Building a RAG-based AI Recommender (2/2)

An end-to-end code walkthrough.

Aug 29, 2025

In part 1 of this blog, we explored the core concepts of Retrieval-Augmented Generation (RAG) and how Apache Hudi's incremental processing capabilities provide a critical foundation for an efficient RAG data pipeline.

In this post, we'll move from theory to practice with a hands-on example, building an end-to-end demo RAG application from the ground up.

Workflow Overview

As illustrated in the figure below, our RAG application consists of five main components:

User-Facing API: The primary interface for the recommendation service.
Product Service (Retrieval): For our e-commerce use case, this service manages access to and updates of product information. It represents the "retrieval" phase of RAG.
LLM Service (Generation): This service builds context from the retrieved product information and connects to an LLM to generate user-facing responses. This constitutes the "generation" phase.
Product Store: A Hudi table that stores the primary product information, which is built incrementally and serves as the single source of truth.
Vector Store: Responsible for storing product information embeddings and handling similarity search requests from the Product Service.

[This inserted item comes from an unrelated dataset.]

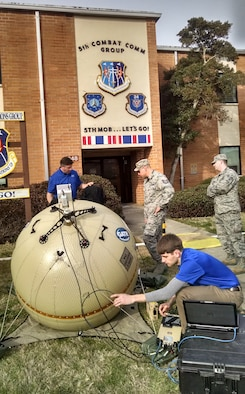 Representatives demonstrate A GATR inflatable satellite communications antenna terminal to members from the 5th Combat Communications Group at Robins Air Force Base, Georgia. (Air Force photo)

For the user-facing API, we define an async endpoint, /recommend, to handle incoming requests. This endpoint processes natural language queries from users and uses product and LLM services to retrieve context and generate response. It also runs a periodic sync task that incrementally reads the latest product information from the Product Store, converts it to vectors, and upserts them into the vector store to keep it up-to-date.

The product service is responsible for embedding the user's query and performing a similarity search on the vector store. When the similarity search returns relevant product information, the Product Service passes this context to the LLM Service.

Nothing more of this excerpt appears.